## Objective:
Give each line of the material below as a string in a JSON list, one string per line and no blank lines. Leave out the pictures.

[Some material]
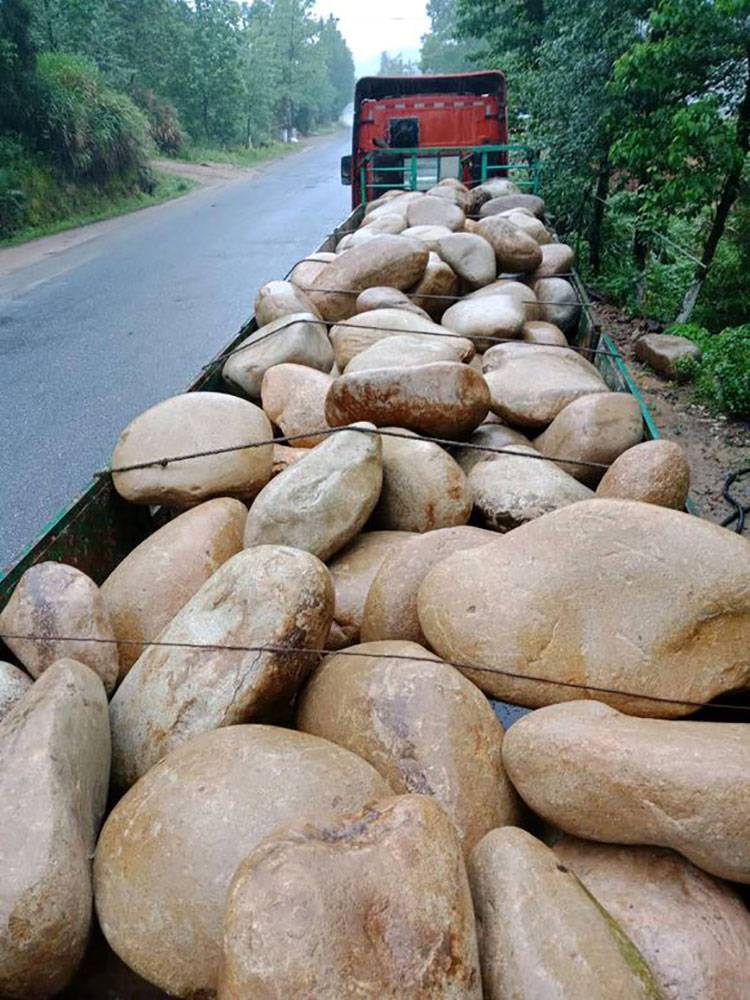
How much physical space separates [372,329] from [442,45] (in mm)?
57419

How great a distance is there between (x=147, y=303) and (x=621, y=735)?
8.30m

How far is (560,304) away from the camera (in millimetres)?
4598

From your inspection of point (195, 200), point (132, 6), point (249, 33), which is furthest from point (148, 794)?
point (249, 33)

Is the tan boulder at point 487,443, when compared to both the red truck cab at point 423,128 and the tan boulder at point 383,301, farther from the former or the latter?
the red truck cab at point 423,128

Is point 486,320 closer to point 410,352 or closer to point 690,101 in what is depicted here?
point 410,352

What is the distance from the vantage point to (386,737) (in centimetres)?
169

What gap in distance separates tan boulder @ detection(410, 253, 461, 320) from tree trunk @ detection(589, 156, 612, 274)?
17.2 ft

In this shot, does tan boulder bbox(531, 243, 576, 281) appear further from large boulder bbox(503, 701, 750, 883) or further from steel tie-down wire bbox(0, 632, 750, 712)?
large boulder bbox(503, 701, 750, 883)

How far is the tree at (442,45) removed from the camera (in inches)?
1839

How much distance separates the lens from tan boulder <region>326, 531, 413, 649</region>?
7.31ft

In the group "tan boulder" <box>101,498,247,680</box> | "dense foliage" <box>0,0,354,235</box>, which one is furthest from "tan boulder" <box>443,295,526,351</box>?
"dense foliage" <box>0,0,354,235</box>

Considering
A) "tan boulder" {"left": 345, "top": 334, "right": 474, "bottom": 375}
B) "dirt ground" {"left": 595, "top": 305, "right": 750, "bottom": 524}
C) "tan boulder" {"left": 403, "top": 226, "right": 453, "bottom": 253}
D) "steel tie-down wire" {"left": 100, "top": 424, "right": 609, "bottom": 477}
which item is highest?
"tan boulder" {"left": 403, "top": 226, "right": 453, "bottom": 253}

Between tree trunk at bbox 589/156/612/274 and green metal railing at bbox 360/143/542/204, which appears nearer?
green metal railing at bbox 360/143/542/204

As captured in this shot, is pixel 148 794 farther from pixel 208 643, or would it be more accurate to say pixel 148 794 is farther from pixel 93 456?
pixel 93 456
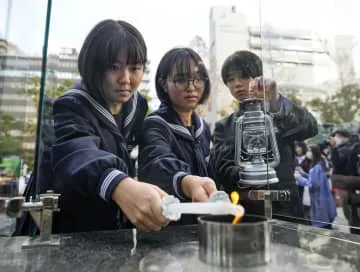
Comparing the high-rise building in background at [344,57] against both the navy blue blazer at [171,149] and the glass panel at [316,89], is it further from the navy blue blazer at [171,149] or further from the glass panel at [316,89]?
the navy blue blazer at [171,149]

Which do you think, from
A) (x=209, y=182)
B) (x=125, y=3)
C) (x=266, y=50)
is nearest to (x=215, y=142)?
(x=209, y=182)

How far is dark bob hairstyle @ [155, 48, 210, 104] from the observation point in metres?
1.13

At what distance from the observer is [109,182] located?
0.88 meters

## Completed exercise:
[
  "How much physical space separates [372,329] from [442,45] (in mm)?",
  "57419",
  "How great a distance is there between (x=147, y=303) and (x=621, y=735)?",
  "8.30m",
  "How far is (560,304) away from the camera (in millimetres)?",
  "4598",
  "From your inspection of point (195, 200), point (132, 6), point (249, 33), which is furthest from point (148, 794)?",
  "point (249, 33)",
  "Is the tan boulder at point 487,443, when compared to both the red truck cab at point 423,128 and the tan boulder at point 383,301, farther from the former or the latter?",
  "the red truck cab at point 423,128",
  "Is point 486,320 closer to point 410,352 or closer to point 690,101 in what is depicted here?",
  "point 410,352",
  "What is the distance from the vantage point to (386,737) (in centimetres)?",
  "169",
  "What gap in distance separates tan boulder @ detection(410, 253, 461, 320) from tree trunk @ detection(589, 156, 612, 274)?",
  "17.2 ft",
  "In this shot, does tan boulder bbox(531, 243, 576, 281) appear further from large boulder bbox(503, 701, 750, 883) or further from steel tie-down wire bbox(0, 632, 750, 712)?",
  "large boulder bbox(503, 701, 750, 883)",
  "How far is the tree at (442,45) removed from the camera (in inches)?",
  "1839",
  "How much distance separates the lens from tan boulder <region>326, 531, 413, 649</region>?",
  "7.31ft",
  "In the group \"tan boulder\" <box>101,498,247,680</box> | \"dense foliage\" <box>0,0,354,235</box>, which one is furthest from \"tan boulder\" <box>443,295,526,351</box>?",
  "\"dense foliage\" <box>0,0,354,235</box>",
  "Considering",
  "A) \"tan boulder\" {\"left\": 345, \"top\": 334, \"right\": 474, \"bottom\": 375}",
  "B) \"dirt ground\" {\"left\": 595, \"top\": 305, \"right\": 750, \"bottom\": 524}",
  "C) \"tan boulder\" {\"left\": 403, \"top\": 226, \"right\": 453, \"bottom\": 253}",
  "D) \"steel tie-down wire\" {\"left\": 100, \"top\": 424, \"right\": 609, \"bottom\": 477}",
  "which item is highest?",
  "\"tan boulder\" {\"left\": 403, \"top\": 226, \"right\": 453, \"bottom\": 253}",
  "Between tree trunk at bbox 589/156/612/274 and green metal railing at bbox 360/143/542/204, which appears nearer?",
  "green metal railing at bbox 360/143/542/204",
  "As captured in this shot, is pixel 148 794 farther from pixel 208 643, or would it be more accurate to say pixel 148 794 is farther from pixel 93 456?",
  "pixel 93 456",
  "Comparing the high-rise building in background at [344,57] against both the navy blue blazer at [171,149] and the glass panel at [316,89], is it further from the navy blue blazer at [171,149] or further from the glass panel at [316,89]?",
  "the navy blue blazer at [171,149]",
  "Which do you think, from",
  "A) (x=209, y=182)",
  "B) (x=125, y=3)",
  "C) (x=266, y=50)",
  "is nearest to (x=215, y=142)?",
  "(x=209, y=182)",
  "How far is dark bob hairstyle @ [155, 48, 210, 104] from the observation point in metres?",
  "1.13",
  "At what distance from the observer is [109,182] located?",
  "0.88 meters"
]